Recent research suggests the integration of IT investments with other business investments is a better predictor of IT success than simple quantities of money spent. The number at the bottom of the IT bill may not be nearly as important–or nearly as large–as the numbers in other budgets for complementary spending on professional and organizational development.
What’s IT cost?
By anybody’s measure, a lot of money is spent on IT. According to Global Information, IDC estimates that the worldwide tab for IT in 2003 will be $925 billion. If that seems too modest, Gartner Dataquest’s cheery estimate of $2.3 trillion, which accommodates the cost of telecommunications, may sound more realistic. To no one’s surprise, the United States accounts for the biggest share of the combined information and communications technology bill, about $812 billion in 2002, according to Harris Miller. Japan spends roughly half that, and Germany about a fifth. China is down in the pack, but deserves honorable mention for its 15 percent growth rate in IT. A few comparisons help ground the discussion.

It is important to note that these IT figures are just the tip of the iceberg for spending in companies that actually realize a benefit from their IT investments. Eric Brynjolfsson of Massachusetts Institute of Technology and his colleagues studied dozens of companies to see how they generate value from their IT investments. His research states “The greatest IT benefits are realized when an IT investment is coupled with a specific set of complementary business investments. Companies that use IT intensively work differently from their competitors.” Their research suggests that for every one dollar a successful company invests in IT capital, it invests as much as 10 dollars in complementary assets and activities.
Brynjolfsson offers the example of Wal-Mart, which developed a new way of selling retail based on efficient IT that tracks goods throughout the supply chain. But Wal-Mart was also making even more important investments in a different customer experience: marketing everyday low prices and taking charge of its relationship with its suppliers.
“IT has been the catalyst for a broader host of changes in information flow from Wal-Mart’s customers all the way to its suppliers,” Brynjolfsson wrote.
This broad organization development is crucial because competitors can not catch up just by IT spending alone. They must also understand Wal-Mart’s IT-enabled processes and improve upon them. Wal-mart and other successful companies have co-evolved their organizations with their IT, making as many, if not more, investments in changing the organization as they did in their technology.

━━━━━━

TASKS TO COMPLETE:
1. Write out the IT spending text again from "It is important" up to and including "assets and activities.", switching "Massachusetts Institute of Technology" to "MIT".
2. In the IT spending text, how much does a successful company invest in complementary assets and activities for every dollar it puts into IT capital?
These rows have no connection to the IT spending text.

━━━━━━

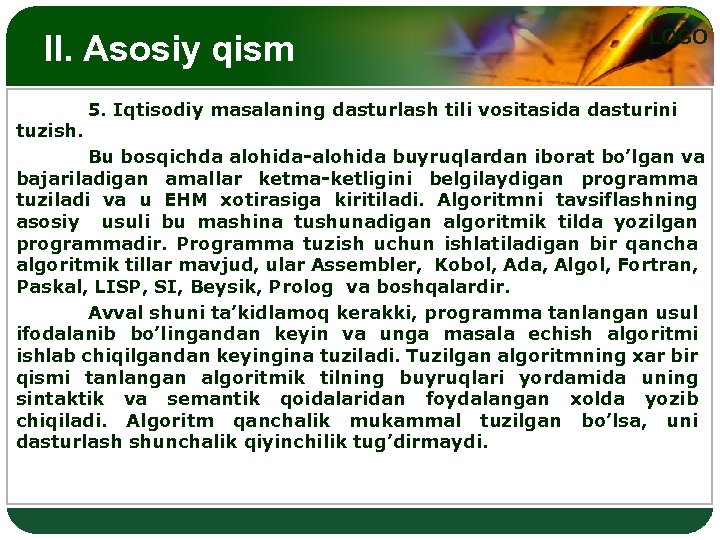 II. Asosiy qism

LOGO

5. Iqtisodiy masalaning dasturlash tili vositasida dasturini tuzish.

Bu bosqichda alohida-alohida buyruqlardan iborat bo'lgan va bajariladigan amallar ketma-ketligini belgilaydigan programma tuziladi va u EHM xotirasiga kiritiladi. Algoritmni tavsiflashning asosiy usuli bu mashina tushunadigan algoritmik tilda yozilgan programmadir. Programma tuzish uchun ishlatiladigan bir qancha algoritmik tillar mavjud, ular Assembler, Kobol, Ada, Algol, Fortran, Paskal, LISP, SI, Beysik, Prolog va boshqalardir.

Avval shuni ta'kidlamoq kerakki, programma tanlangan usul ifodalanib bo'lingandan keyin va unga masala echish algoritmi ishlab chiqilgandan keyingina tuziladi. Tuzilgan algoritmning xar bir qismi tanlangan algoritmik tilning buyruqlari yordamida uning sintaktik va semantik qoidalaridan foydalangan xolda yozib chiqiladi. Algoritm qanchalik mukammal tuzilgan bo'lsa, uni dasturlash shunchalik qiyinchilik tug'dirmaydi.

━━━━━━

SOLUTION SET:
1.
It is important to note that these IT figures are just the tip of the iceberg for spending in companies that actually realize a benefit from their IT investments. Eric Brynjolfsson of MIT and his colleagues studied dozens of companies to see how they generate value from their IT investments. His research states “The greatest IT benefits are realized when an IT investment is coupled with a specific set of complementary business investments. Companies that use IT intensively work differently from their competitors.” Their research suggests that for every one dollar a successful company invests in IT capital, it invests as much as 10 dollars in complementary assets and activities.

2. As much as 10 dollars.